Continue the text on the meaning of "liberal arts" in U.S. higher education from the point where it stops.

Provided text:
BEGIN

What does ‘liberal arts’ mean?
- On June 05, 2015
The U.S. higher education system can be quite different from the education systems of other countries. There are two main types of universities, public and private; the main difference being how they are funded. Then, there are different levels of degrees offered: associates, bachelors, masters, and doctorate degrees. Additionally, there are many different concentrations of study, and those are called majors, and minors. If you want to attend a US university for an undergraduate, or bachelor’s degree, one of the most important concepts to understand is that of liberal arts. Liberal arts are more specific to bachelors’ degrees. You will find colleges and universities that either have liberal arts options or instead offer liberal arts as a foundation to their curriculum.

END

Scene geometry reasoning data

BEGIN

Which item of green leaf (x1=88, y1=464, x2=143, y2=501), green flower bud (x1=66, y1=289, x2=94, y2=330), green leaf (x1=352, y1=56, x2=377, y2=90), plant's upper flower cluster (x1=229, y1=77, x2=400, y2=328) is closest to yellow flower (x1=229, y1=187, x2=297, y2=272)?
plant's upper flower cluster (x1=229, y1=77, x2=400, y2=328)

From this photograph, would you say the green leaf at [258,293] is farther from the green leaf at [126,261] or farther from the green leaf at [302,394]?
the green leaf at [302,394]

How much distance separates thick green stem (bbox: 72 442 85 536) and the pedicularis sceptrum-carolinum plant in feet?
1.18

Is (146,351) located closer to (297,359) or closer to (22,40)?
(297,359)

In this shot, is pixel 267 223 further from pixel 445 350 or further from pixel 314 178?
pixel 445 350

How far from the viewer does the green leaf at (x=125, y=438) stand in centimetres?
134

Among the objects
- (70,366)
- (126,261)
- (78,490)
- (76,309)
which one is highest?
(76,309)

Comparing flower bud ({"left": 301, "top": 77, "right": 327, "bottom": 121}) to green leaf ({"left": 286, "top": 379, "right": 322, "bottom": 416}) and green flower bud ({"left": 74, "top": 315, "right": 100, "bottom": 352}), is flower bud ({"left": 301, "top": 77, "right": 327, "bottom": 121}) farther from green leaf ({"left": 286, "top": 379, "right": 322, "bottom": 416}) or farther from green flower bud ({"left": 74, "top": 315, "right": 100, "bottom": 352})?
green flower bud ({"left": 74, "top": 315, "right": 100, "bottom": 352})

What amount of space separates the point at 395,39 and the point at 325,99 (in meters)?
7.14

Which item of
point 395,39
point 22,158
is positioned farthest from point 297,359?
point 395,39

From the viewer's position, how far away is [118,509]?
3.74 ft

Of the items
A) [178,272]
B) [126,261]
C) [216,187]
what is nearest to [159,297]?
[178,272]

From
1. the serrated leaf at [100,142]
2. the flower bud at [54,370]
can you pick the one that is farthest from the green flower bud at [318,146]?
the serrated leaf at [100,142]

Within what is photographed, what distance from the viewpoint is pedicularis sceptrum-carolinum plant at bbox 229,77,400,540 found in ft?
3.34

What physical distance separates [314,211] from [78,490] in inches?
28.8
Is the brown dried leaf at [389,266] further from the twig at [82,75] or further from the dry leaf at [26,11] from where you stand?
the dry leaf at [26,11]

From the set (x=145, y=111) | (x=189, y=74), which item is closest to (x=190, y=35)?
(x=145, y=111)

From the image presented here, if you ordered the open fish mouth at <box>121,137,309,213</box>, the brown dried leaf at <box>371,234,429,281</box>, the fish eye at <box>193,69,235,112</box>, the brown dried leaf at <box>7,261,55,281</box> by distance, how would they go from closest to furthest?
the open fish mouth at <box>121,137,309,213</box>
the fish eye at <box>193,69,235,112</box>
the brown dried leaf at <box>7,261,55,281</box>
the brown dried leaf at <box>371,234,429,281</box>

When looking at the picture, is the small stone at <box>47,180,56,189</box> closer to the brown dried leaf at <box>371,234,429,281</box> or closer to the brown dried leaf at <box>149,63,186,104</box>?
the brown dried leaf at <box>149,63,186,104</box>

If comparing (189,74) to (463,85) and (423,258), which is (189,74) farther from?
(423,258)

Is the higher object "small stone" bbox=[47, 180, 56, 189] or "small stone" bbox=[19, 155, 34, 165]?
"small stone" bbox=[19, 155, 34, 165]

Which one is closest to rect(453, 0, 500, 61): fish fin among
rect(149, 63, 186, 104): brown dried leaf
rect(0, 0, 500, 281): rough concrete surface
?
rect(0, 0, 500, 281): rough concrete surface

END

Answer for this exercise:
Liberal arts include academic subjects such as literature, mathematics, history, biology and philosophy that focus on the arts, mathematics, social sciences, and natural sciences. These are distinctly different from professional and technical subjects, such as engineering and medical studies. Merriam-Webster defines liberal arts as, “Areas of study (such as history, language, and literature) that are intended to give you general knowledge rather than to develop specific skills needed for a profession.” U.S. university students have the option to combine liberal arts with pre-professional degrees such as engineering and medical studies. Overall, liberal arts give students the opportunity to explore multiple areas of interest and learn valuable skills, such as research, writing and communication.
Many liberal arts degrees have class distribution requirements that further help students explore different subject areas as a way to find what students want to focus on in their undergrad. Most students studying at a liberal arts college, or choosing a liberal arts major, will earn a Bachelor of Arts or a Bachelor of Science. Students should consider a liberal arts degree if:
- Students are attracted by different subject areas, and want to pursue a degree that will allow them to focus on multiple subjects.
- Students don’t know what they want to study specifically, and need time to explore different options before making a decision on what to concentrate on.
- Students already know what they want to study: a non-technical degree.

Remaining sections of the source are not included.